# 課題
下の本文のうち、「映画が終わったら都バスにゆら」を含む語句で始まり「緯はいっさい描かれていない。」で終わる部分を、一字一句違えずに書き写しなさい。

【映画がはねたら、都バスに乗って】

映画が終わったら都バスにゆられ、2人で交わすたわいのないお喋り。それがささやかな贅沢ってもんです。(文責:ジョー)

「パレード」:新橋バス停付近の会話

2010-02-27 | ★業10系統(新橋~業平橋)

あれ、ここ、また新橋じゃない。
いいんだ。俺たちの時間は直線に進んでいるんじゃない。ループを描いてまたもとのところに戻っているんだ。
それってなんだか、「パレード」の中のセリフみたいね。
藤原竜也、香里奈、貫地谷しほり、小出恵介の四人がルームシェアして暮らしている。
みんながみんな、恋人同士でも友人同士でも何でもない赤の他人なんだけどね。
そういう四人がどうして同じ部屋に暮らすようになったのか、その経緯はいっさい描かれていない。
でも、俳優のアンサンブルがいいから、この組み合わせならあり得るかな、って思わせてしまう。
テレビドラマみたいな設定なんだけど、さすが、行定勲監督、妙なリアリティを持たせることに成功している。
若者たちの醸し出す空気に、“いま”という感覚が息づている。

# 提供データ
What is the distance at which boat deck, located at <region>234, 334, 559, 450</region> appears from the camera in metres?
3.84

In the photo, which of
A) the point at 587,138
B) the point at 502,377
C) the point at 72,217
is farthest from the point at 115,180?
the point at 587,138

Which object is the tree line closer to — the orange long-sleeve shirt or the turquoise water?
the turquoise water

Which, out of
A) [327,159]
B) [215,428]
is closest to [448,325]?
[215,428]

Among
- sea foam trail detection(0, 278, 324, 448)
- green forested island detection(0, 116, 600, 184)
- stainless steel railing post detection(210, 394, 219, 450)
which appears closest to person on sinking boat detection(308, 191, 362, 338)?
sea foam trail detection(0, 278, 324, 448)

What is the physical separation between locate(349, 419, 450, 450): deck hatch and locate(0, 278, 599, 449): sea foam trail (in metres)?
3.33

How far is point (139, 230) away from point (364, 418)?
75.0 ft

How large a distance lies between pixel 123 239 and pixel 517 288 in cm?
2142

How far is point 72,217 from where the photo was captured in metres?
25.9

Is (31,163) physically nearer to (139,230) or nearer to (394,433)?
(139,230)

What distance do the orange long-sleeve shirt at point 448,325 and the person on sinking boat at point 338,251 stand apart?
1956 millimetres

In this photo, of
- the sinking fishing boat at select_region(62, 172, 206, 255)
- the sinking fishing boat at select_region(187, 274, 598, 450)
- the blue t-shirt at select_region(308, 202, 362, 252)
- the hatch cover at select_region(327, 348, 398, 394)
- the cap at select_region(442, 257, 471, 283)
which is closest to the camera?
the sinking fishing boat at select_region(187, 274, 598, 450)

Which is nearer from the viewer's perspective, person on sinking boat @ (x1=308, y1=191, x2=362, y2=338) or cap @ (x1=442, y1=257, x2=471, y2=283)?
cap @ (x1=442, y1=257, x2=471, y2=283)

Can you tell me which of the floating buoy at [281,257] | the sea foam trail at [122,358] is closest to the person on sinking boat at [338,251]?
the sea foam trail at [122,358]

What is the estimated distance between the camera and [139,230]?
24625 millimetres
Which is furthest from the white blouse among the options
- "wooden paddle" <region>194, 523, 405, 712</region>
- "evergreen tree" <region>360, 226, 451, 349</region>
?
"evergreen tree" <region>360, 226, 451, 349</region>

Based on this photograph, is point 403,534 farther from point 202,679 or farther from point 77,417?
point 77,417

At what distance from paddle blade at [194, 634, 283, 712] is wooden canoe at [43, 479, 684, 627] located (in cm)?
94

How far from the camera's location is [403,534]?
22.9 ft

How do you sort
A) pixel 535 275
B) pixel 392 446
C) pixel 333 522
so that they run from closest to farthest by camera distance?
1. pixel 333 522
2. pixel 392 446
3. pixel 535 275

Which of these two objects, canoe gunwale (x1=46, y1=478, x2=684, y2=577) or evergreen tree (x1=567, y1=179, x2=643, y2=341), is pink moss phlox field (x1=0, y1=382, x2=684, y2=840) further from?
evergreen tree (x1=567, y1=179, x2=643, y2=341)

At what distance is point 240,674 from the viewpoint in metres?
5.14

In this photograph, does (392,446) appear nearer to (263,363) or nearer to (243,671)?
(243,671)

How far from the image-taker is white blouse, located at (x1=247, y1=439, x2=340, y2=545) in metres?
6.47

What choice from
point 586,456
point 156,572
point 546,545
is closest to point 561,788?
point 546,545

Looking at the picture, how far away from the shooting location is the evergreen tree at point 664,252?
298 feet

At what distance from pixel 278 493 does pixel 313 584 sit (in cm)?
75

# 解答
映画が終わったら都バスにゆられ、2人で交わすたわいのないお喋り。それがささやかな贅沢ってもんです。(文責:ジョー)

「パレード」:新橋バス停付近の会話

2010-02-27 | ★業10系統(新橋~業平橋)

あれ、ここ、また新橋じゃない。
いいんだ。俺たちの時間は直線に進んでいるんじゃない。ループを描いてまたもとのところに戻っているんだ。
それってなんだか、「パレード」の中のセリフみたいね。
藤原竜也、香里奈、貫地谷しほり、小出恵介の四人がルームシェアして暮らしている。
みんながみんな、恋人同士でも友人同士でも何でもない赤の他人なんだけどね。
そういう四人がどうして同じ部屋に暮らすようになったのか、その経緯はいっさい描かれていない。